Kutip ulang baris-baris catatan tanpa perubahan apa pun, mulai dari baris yang memuat "From the scene" sampai baris terakhir catatan, termasuk kedua baris batas tersebut.

(Data yang diambil dari sebuah koleksi)
════════════════════
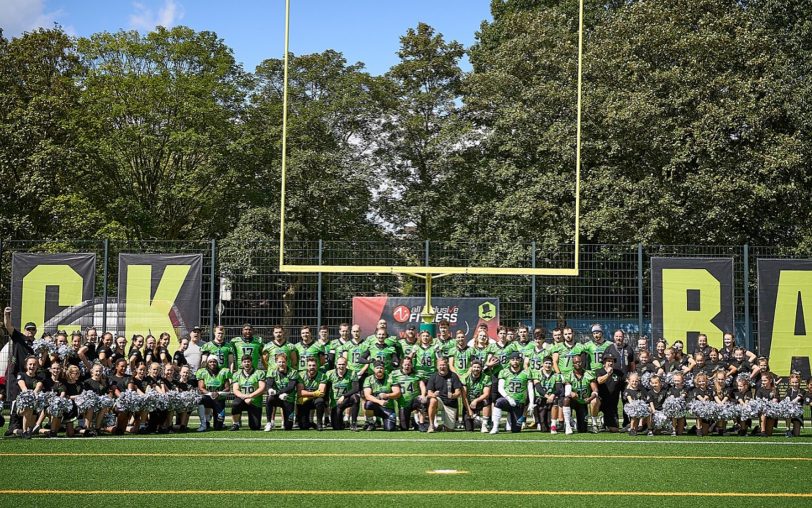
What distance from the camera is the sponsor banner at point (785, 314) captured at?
1500 cm

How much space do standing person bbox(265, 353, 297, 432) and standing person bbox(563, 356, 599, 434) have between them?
3.46 metres

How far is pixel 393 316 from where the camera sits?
Answer: 15.5 meters

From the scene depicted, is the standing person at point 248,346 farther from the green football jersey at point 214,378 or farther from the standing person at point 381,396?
the standing person at point 381,396

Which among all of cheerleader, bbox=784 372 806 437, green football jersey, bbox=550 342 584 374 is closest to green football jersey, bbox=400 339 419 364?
green football jersey, bbox=550 342 584 374

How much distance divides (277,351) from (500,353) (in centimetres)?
297

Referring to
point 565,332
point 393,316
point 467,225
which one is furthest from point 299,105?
point 565,332

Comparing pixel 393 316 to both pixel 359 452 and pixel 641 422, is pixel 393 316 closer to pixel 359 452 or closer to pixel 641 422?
pixel 641 422

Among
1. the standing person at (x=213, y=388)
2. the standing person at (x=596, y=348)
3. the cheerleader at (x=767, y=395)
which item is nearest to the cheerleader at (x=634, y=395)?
the standing person at (x=596, y=348)

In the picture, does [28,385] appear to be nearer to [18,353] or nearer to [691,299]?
[18,353]

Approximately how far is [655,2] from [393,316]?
10.5 metres

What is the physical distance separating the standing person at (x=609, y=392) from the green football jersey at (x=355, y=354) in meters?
3.08

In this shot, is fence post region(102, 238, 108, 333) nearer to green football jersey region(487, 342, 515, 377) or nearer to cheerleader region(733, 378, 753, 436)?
green football jersey region(487, 342, 515, 377)

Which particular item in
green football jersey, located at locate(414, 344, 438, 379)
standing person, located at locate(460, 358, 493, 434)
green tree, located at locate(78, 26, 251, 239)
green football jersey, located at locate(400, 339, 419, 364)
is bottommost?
════════════════════
■ Contoh Jawaban
From the scene depicted, is the standing person at point 248,346 farther from the green football jersey at point 214,378 or farther from the standing person at point 381,396?
the standing person at point 381,396

Which among all of cheerleader, bbox=784 372 806 437, green football jersey, bbox=550 342 584 374 is closest to green football jersey, bbox=400 339 419 364?
green football jersey, bbox=550 342 584 374

How much distance divides (277,351) from (500,353) (in centimetres)?
297

Referring to
point 565,332
point 393,316
point 467,225
which one is furthest from point 299,105?
point 565,332

Comparing pixel 393 316 to both pixel 359 452 and pixel 641 422, is pixel 393 316 closer to pixel 359 452 or closer to pixel 641 422?
pixel 641 422

Among
1. the standing person at (x=213, y=388)
2. the standing person at (x=596, y=348)
3. the cheerleader at (x=767, y=395)
which item is nearest to the cheerleader at (x=634, y=395)?
the standing person at (x=596, y=348)

In the picture, does [28,385] appear to be nearer to [18,353] or nearer to [691,299]?
[18,353]

Approximately how far is [655,2] from [393,316]?
10.5 metres

What is the physical distance separating the standing person at (x=609, y=392) from the green football jersey at (x=355, y=354) in meters?
3.08

In this shot, is fence post region(102, 238, 108, 333) nearer to green football jersey region(487, 342, 515, 377) or nearer to cheerleader region(733, 378, 753, 436)?
green football jersey region(487, 342, 515, 377)

Which particular item in
green football jersey, located at locate(414, 344, 438, 379)
standing person, located at locate(460, 358, 493, 434)
green tree, located at locate(78, 26, 251, 239)
green football jersey, located at locate(400, 339, 419, 364)
is bottommost?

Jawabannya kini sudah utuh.